I’ve been having a bit of a mid-programming crisis recently and it has started to take the form of a tin foil hat. When you run
cat foo.txt, how do you know it won’t
unlink("foo.txt"); after outputting its contents? Or how about deleting your entire home directory? What is stopping your IRC client from forwarding all your messages to me? Or maybe it will change your text as it sends it? Why do we trust software and how should we gain trust from software?
Read the Source Code!!!
I know, I know. I should download the source, read it front to back and make sure it does what I think it should do, and stop writing a stupid blog post. I can do this for
- its source code is freely available
- it is written in C, a standard language
- I can read and understand C
And this is one of the cornerstones of why open source software is important, regardless of its cost or licensing. But being open source only covers the first of those items and is only feasible for programs of a reasonable length. It is simply not scalable for users to necessarily read the entirety of a programs source code in order to trust it. While this is obvious for much larger programs than
cat, it becomes more of an issue when considering all source code which
cat depends on: the compiler you use, the syscalls it uses, which version of the kernel it interacts with, etc. Once you consider all transitive dependencies, my reading list just became a little too long for my liking.
cat was written in Brainfuck, would reading the source code be of any help in increasing my trust of it? Definitely not; this would be as helpful as reading the compiled binary (probably less helpful actually). What happens if you write a unique language for each program? I then have to learn the language (by reading its source code or otherwise) and then read the program. Even if I can set aside days to disassemble and read machine code or learn new languages, what about the people who don’t even know how to program at all? Do they simply have to trust some programmer when he says, “No sir, this app will not steal all of your money!”?
OSS Falls Short
I don’t think open source software is sufficient for trustworthy computing. Besides it being insufficient, I read enough code in a day and I hardly want to have to page through every program I want to run. The Free in FOSS is even more useless to me for gaining trust; I don’t care about making modifications and paying a license fee or whatever, I just don’t want Skype erasing my pictures. I don’t see machine code as fundamentally not open source (though it may be inconvenient!) and so we need a way of gaining trust from a much more basic level.
Sandboxes, VM’s, OS’s
Mobile operating systems seem to have taken permissions like these to heart and require all apps to request their permissions upon installation. This provides the user with a list of scary items it has access to, like GPS, contacts, microphone, etc. But what’s missing is a permission like, “Yes you can use my microphone to do offline speech recognition, but no you cannot record and upload it”. One answer might be to disable access to uploads, but what if a benign feature needs to upload something? Or perhaps the answer should be to split the app into the smallest pieces which are trustworthy.

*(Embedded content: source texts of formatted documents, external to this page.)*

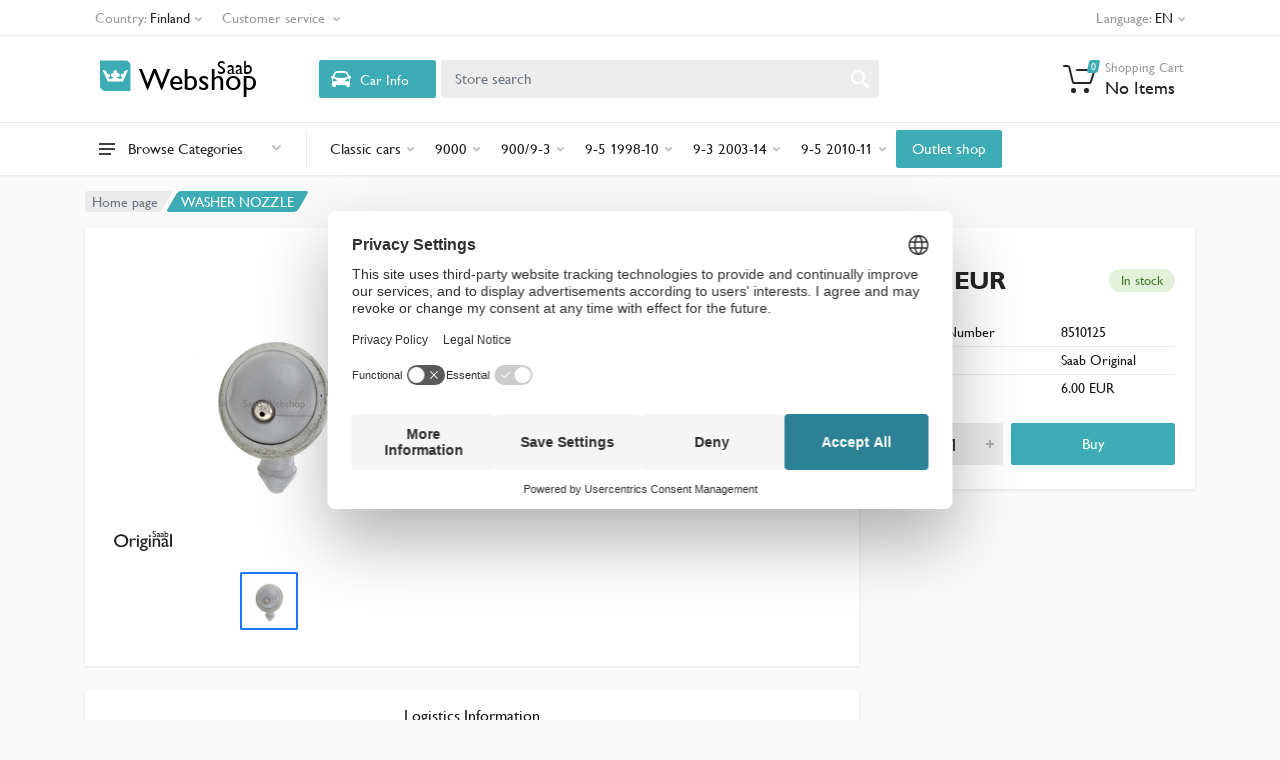

--- FILE ---
content_type: application/javascript
request_url: https://webshop-fi.saabparts.com/static/js/number.js
body_size: 5374
content:
(function ($) {
    "use strict";

    // CustomEvent polyfill
    try {
        new CustomEvent('IE has CustomEvent, but doesn\'t support constructor');
    } catch (e) {
        window.CustomEvent = function(event, params) {
            let evt;
            params = params || {
                bubbles: false,
                cancelable: false,
                detail: undefined
            };
            evt = document.createEvent('CustomEvent');
            evt.initCustomEvent(event, params.bubbles, params.cancelable, params.detail);
            return evt;
        };

        CustomEvent.prototype = Object.create(window.Event.prototype);
    }

    /**
     * @param {HTMLInputElement} input
     * @param {HTMLElement} sub
     * @param {HTMLElement} add
     */
    function CustomNumber(input, sub, add) {
        const self = this;

        this.input = input;
        this.sub = sub;
        this.add = add;

        this._subHandler = function () {
            self._change(-1);
            self._changeByTimer(-1);
        };
        this._addHandler = function () {
            self._change(1);
            self._changeByTimer(1);
        };

        this.sub.addEventListener('mousedown', this._subHandler, false);
        this.add.addEventListener('mousedown', this._addHandler, false);
    }

    CustomNumber.prototype = {
        destroy: function() {
            this.sub.removeEventListener('mousedown', this._subHandler, false);
            this.add.removeEventListener('mousedown', this._addHandler, false);
        },

        /**
         * @param {number} direction - one of [-1, 1]
         * @private
         */
        _change: function(direction) {
            const step = this._step();
            const min = this._min();
            const max = this._max();

            let value = this._value() + step * direction;

            if (max != null) {
                value = Math.min(max, value);
            }
            if (min != null) {
                value = Math.max(min, value);
            }

            const triggerChange = this.input.value !== value.toString();

            this.input.value = value;

            if (triggerChange) {
                this.input.dispatchEvent(new CustomEvent('change', {bubbles: true}));
            }
        },

        /**
         * @param {number} direction - one of [-1, 1]
         * @private
         */
        _changeByTimer: function(direction) {
            const self = this;

            let interval;
            const timer = setTimeout(function () {
                interval = setInterval(function () {
                    self._change(direction);
                }, 50);
            }, 300);

            const documentMouseUp = function () {
                clearTimeout(timer);
                clearInterval(interval);

                document.removeEventListener('mouseup', documentMouseUp, false);
            };

            document.addEventListener('mouseup', documentMouseUp, false);
        },

        /**
         * @return {number}
         * @private
         */
        _step: function() {
            let step = 1;

            if (this.input.hasAttribute('step')) {
                step = parseFloat(this.input.getAttribute('step'));
                step = isNaN(step) ? 1 : step;
            }

            return step;
        },

        /**
         * @return {?number}
         * @private
         */
        _min: function() {
            let min = null;
            if (this.input.hasAttribute('min')) {
                min = parseFloat(this.input.getAttribute('min'));
                min = isNaN(min) ? null : min;
            }

            return min;
        },

        /**
         * @return {?number}
         * @private
         */
        _max: function() {
            let max = null;
            if (this.input.hasAttribute('max')) {
                max = parseFloat(this.input.getAttribute('max'));
                max = isNaN(max) ? null : max;
            }

            return max;
        },

        /**
         * @return {number}
         * @private
         */
        _value: function() {
            let value = parseFloat(this.input.value);

            return isNaN(value) ? 0 : value;
        }
    };

    /** @this {HTMLElement} */
    $.fn.customNumber = function (options) {
        options = $.extend({destroy: false}, options);

        return this.each(function () {
            if (!$(this).is('.input-number')) {
                return;
            }

            /** @type {(undefined|CustomNumber)} */
            let instance = $(this).data('customNumber');

            if (instance && options.destroy) {  // destroy
                instance.destroy();
                $(this).removeData('customNumber');

            } else if (!instance && !options.destroy) {  // init
                instance = new CustomNumber(
                    this.querySelector('.input-number__input'),
                    this.querySelector('.input-number__sub'),
                    this.querySelector('.input-number__add')
                );
                $(this).data('customNumber', instance);
            }
        });
    };
})(jQuery);
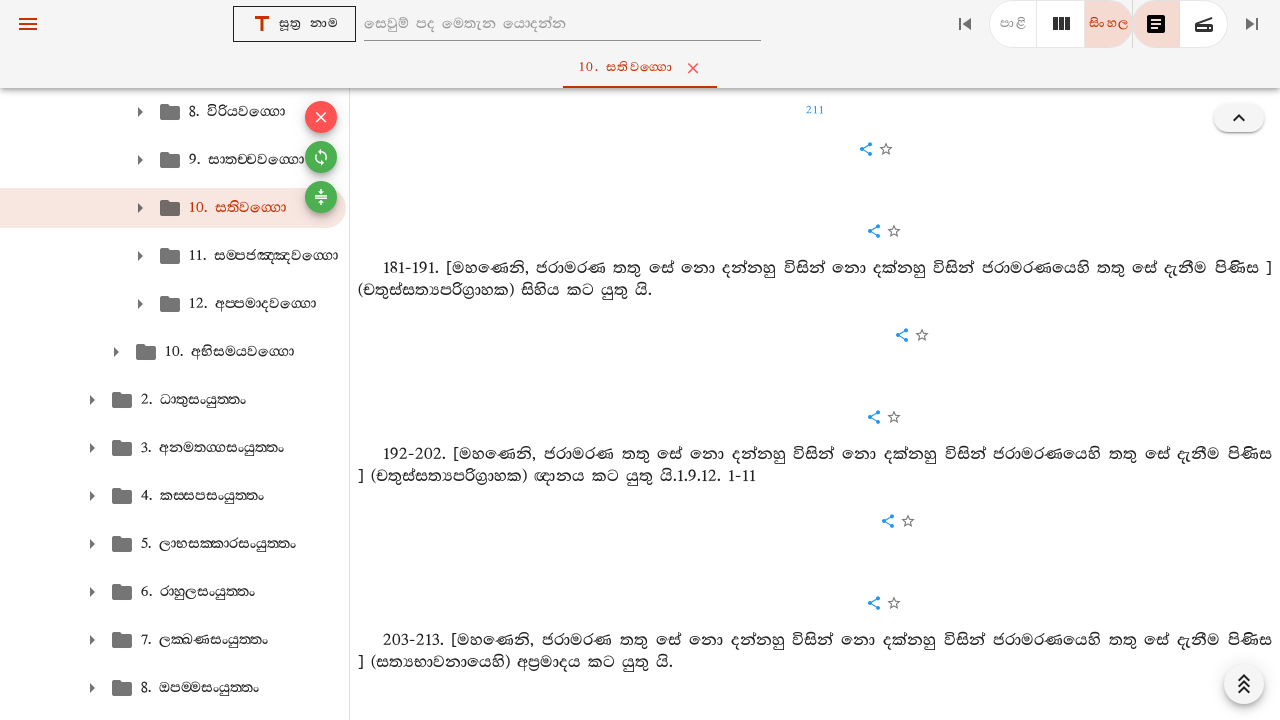

--- FILE ---
content_type: text/css; charset=utf-8
request_url: https://tipitaka.lk/css/app.30793690.css
body_size: 1877
content:
.tipitaka-tree .v-treeview-node__label{cursor:pointer}.absolute-top-right{position:absolute;top:0;right:0;display:-webkit-box;display:-ms-flexbox;display:flex;-webkit-box-orient:vertical;-webkit-box-direction:normal;-ms-flex-direction:column;flex-direction:column;-webkit-box-align:end;-ms-flex-align:end;align-items:flex-end;margin:10pt}.root[data-v-213a6e61]{cursor:pointer}.root[data-v-213a6e61]:hover{color:var(--v-info-base)}.pitaka-icon[data-v-213a6e61]{font-size:1.1em;border:1px solid;border-radius:10px}.sutta-name[data-v-213a6e61]{font-size:1.2em;color:var(--v-primary-base)}.parents[data-v-213a6e61]{text-decoration:none;font-size:1.1em}@font-face{src:local("###"),url(/fonts/UN-Abhaya.864d4723.ttf) format("truetype");font-weight:400;font-family:sinhala}@font-face{src:local("###"),url(/fonts/UN-Alakamanda-4-95.aefe9afc.ttf) format("truetype");font-weight:400;font-family:styled}@font-face{src:local("###"),url(/fonts/AbhayaLibre-SemiBold.04c18764.ttf) format("truetype");font-weight:400;font-family:heading2}#app{font-family:sinhala}.v-navigation-drawer__content{overflow-x:auto!important}.v-sheet.d-inline-flex{min-width:100%;min-height:100%}.theme--dark .contrib-logos img[data-v-651a2220]{-webkit-filter:invert(90%);filter:invert(90%)}.download-software-list img[data-v-651a2220]{height:40px;-webkit-filter:invert(95%);filter:invert(95%);margin:2px}.theme--dark .download-software-list img[data-v-651a2220]{-webkit-filter:invert(12%);filter:invert(12%)}.html .fn-number[data-v-1e438fdf]{color:var(--v-info-base);padding-right:.3rem}.html .underline[data-v-1e438fdf]{text-decoration:underline;text-decoration-color:var(--v-error-base)}.html .bold[data-v-1e438fdf],.html .fn-abbr[data-v-1e438fdf]{color:var(--v-info-base)}td.entry[data-v-3628f82e]{width:50%;vertical-align:top;position:relative;text-align:justify}.text[data-v-3628f82e]{font-family:sinhala;font-size:1.1em;line-height:130%;word-break:break-word}.heading[data-v-3628f82e]{font-family:heading2;color:var(--v-primary-base);text-align:center}.heading[level="5"][data-v-3628f82e]{font-size:1.8em}.heading[level="4"][data-v-3628f82e]{font-size:1.7em}.heading[level="3"][data-v-3628f82e]{font-size:1.6em}.heading[level="2"][data-v-3628f82e]{font-size:1.4em}.heading[level="1"][data-v-3628f82e]{font-size:1.3em}.paragraph[data-v-3628f82e]{text-indent:1.4em;padding-left:0}.gatha[data-v-3628f82e]{text-indent:0;padding-left:2.4em;text-align:left}.gatha[level="2"][data-v-3628f82e]{padding-left:5em}.unindented[data-v-3628f82e]{text-indent:0;padding-left:0;text-align:left}.centered[data-v-3628f82e]{text-align:center;font-family:heading2}.centered[level="5"][data-v-3628f82e]{font-size:2.1em}.centered[level="4"][data-v-3628f82e]{font-size:1.8em}.centered[level="3"][data-v-3628f82e]{font-size:1.5em}.centered[level="2"][data-v-3628f82e]{font-size:1.25em}.centered[level="1"][data-v-3628f82e]{font-size:1.1em}.centered[level="0"][data-v-3628f82e]{font-family:sinhala}.html .fn-pointer[data-v-3628f82e]{font-size:.9em;color:var(--v-info-base);cursor:pointer;padding:0 3px}.html .underline[data-v-3628f82e]{text-decoration:underline;text-decoration-color:var(--v-error-base)}.html .strike[data-v-3628f82e]{text-decoration:line-through;text-decoration-color:var(--v-accent-base)}.html .bold[data-v-3628f82e]{color:var(--v-info-base)}.audio-playing[data-v-3628f82e],.html .highlight[data-v-3628f82e]{background-color:var(--v-highlight-base)}.cursor-pointer[data-v-3628f82e]{cursor:pointer}.html[data-v-3628f82e] w.bottom-open{background-color:var(--v-highlight-base)}.footnotes-list[data-v-9adb9f5e]{display:-webkit-box;display:-ms-flexbox;display:flex;-webkit-box-orient:horizontal;-webkit-box-direction:normal;-ms-flex-direction:row;flex-direction:row;-ms-flex-wrap:wrap;flex-wrap:wrap;text-align:left;font-size:.9em}.footnotes-list>div[data-v-9adb9f5e]{-webkit-box-flex:1;-ms-flex:1 1 auto;flex:1 1 auto;padding:.1rem 1rem}.page-number[data-v-bea7afdc]{text-align:center;color:var(--v-info-base)}.img-holder[data-v-bea7afdc]{text-align:center}.img-holder img[data-v-bea7afdc]{width:100%;max-width:750px;-webkit-filter:grayscale(100%) contrast(90%) brightness(95%);filter:grayscale(100%) contrast(90%) brightness(95%)}.theme--dark .img-holder>img[data-v-bea7afdc]{-webkit-filter:invert(100%) contrast(70%) brightness(150%);filter:invert(100%) contrast(70%) brightness(150%)}.load-prev-page[data-v-bea7afdc]{z-index:2}.result .word[data-v-4af264f3]{color:var(--v-info-base)}.text[data-v-760fd2ec]{text-overflow:ellipsis;overflow:hidden}.bottom-sheet[data-v-441a7d1a]{position:fixed;bottom:0;width:100%;max-width:800px;left:50%;-webkit-transform:translateX(-50%);transform:translateX(-50%);z-index:10;border-top:1px solid var(--v-secondary-base)}.result .word[data-v-441a7d1a]{color:var(--v-info-base)}.search-message[data-v-441a7d1a]{font-size:.9rem}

But can we verify that trust composes? It would be easy to exfiltrate the recorded sound as the input to my next “trusted” app for uploading. All paths point towards permissions being too coarse, as the desirable behavior is a small subset of all programs adhering to the given permissions.
Stepping aside from trustworthiness for a moment, I would like to comment that only allowing a program to do the absolute least amount necessary is highly desirable for programming as a whole. As a programmer, I would sleep easier at night knowing that the code I deployed to EC2 yesterday doesn’t accidentally spin up 1,000 servers and cost me over $9,000.
There are some tidbits in SELinux which are along the right path like being able to specify which programs can access a file. Do you not shudder at the thought that any program you run may or may not read/modify/delete your SSH keys? SELinux can let you limit which programs can access certain files (among other things in which I’m not an expert). Yes this seems dandy, but I don’t think its a proper solution because you now only have trust at the layer between program and OS. I want trust to start inside a language, between libraries, and between my own functions.
From the Language
All of the techniques above use some form of nanny to keep watch over a running program and slap it on the wrist when it does something bad. I would much rather have decision procedures at the language level which could reason about all possible executions and determine the security properties of a particular program. Now of course, this will likely be a costly analysis to perform, but (a) security is important and (b) you can always fall back to doing the nanny approach. This idea of punting on a compiler if it takes too long and instead performing checks at run-time is something I’d like to expand upon in a future post.
Ensuring program security by mandating source code transparency is a social approach which is brittle and easily beat. Furthermore, human processes like these don’t scale and are not fit for the future of computing. We need security by construction.